Paris, le mardi 11 janvier 2022 – Pierre-Olivier Variot,
président de l’Union des Syndicats de Pharmaciens d’Officine (USPO)
a répondu à nos questions sur la place prépondérante des pharmacies
dans le dépistage de la population. Cette interview a été réalisée
quelques heures avant que Jean Castex annonce que pour les enfants
« cas contact » trois autotests (et non plus un test antigénique ou
PCR et deux autotests) seront désormais
préconisés.
JIM.fr - Les pharmacies disposent-t-elles d’assez
d’autotests pour faire face à la demande créée par les consignes
gouvernementales ?
Pierre-Olivier Variot - Nous venons de faire le point
avec le ministère de la Santé, les approvisionnements suivent, il y
aura ce qu’il faut. Les pénuries qui peuvent survenir sont
temporaires, d’une demi-journée, en attendant le lendemain d’être
livrés.
JIM.fr - Que pensez-vous de la délivrance des autotests
dans les grandes surfaces, en ce qui concerne la délivrance des
conseils (aux parents notamment) et de concurrence
d’approvisionnement ?
Pierre-Olivier Variot - Le problème est que l’autotest
a été positionné par le gouvernement dans une stratégie de suivi de
l’épidémie, mais quelle stratégie de suivi il y a quand c’est un
supermarché qui les vend ? Il n’y en a pas. Les supermarchés
assèchent les stocks, il a donc fallu retrouver des sources
d’approvisionnement pour les pharmacies, cela a été difficile la
semaine dernière, mais les stocks sont en train d’être
reconstitués.
L’autotest n’a qu’un rôle de suivi individuel.
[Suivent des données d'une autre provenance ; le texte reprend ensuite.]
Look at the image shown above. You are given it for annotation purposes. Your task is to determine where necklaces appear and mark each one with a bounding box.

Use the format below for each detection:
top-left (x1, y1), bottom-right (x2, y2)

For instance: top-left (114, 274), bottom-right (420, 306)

Il n’a qu’une
place ponctuelle, par exemple dans le cadre d’une fête où tous les
invités se testent ou pour continuer à travailler, mais en dehors
de cela, ce n’est pas valable. L’inconvénient est qu’il n’est pas
un outil de suivi de l’épidémie, car les individus ne se déclarent
pas.
JIM.fr - Que pensez-vous de la sensibilité des autotests
?
Pierre-Olivier Variot - Dans le cadre des
recommandations, l’autotest n’intervient normalement qu’après un
test antigénique : ils ne sont délivrés gratuitement que sur
présentation d’un test antigénique ou PCR négatif. Le test en
lui-même est très bon en sensibilité, le seul problème est la
qualité du prélèvement. Le prélèvement est fait par le patient
lui-même, pas par un professionnel de santé et le pharmacien ne
peut pas vérifier qu’il a été bien fait. Ce n’est pas le test qui
est à remettre en question.
JIM.fr - Ce dimanche, Gabriel Attal a dit vouloir inciter
les pharmaciens à créer leur propre centre de dépistage. Qu’est ce
que cela changera concrètement pour les pharmaciens ?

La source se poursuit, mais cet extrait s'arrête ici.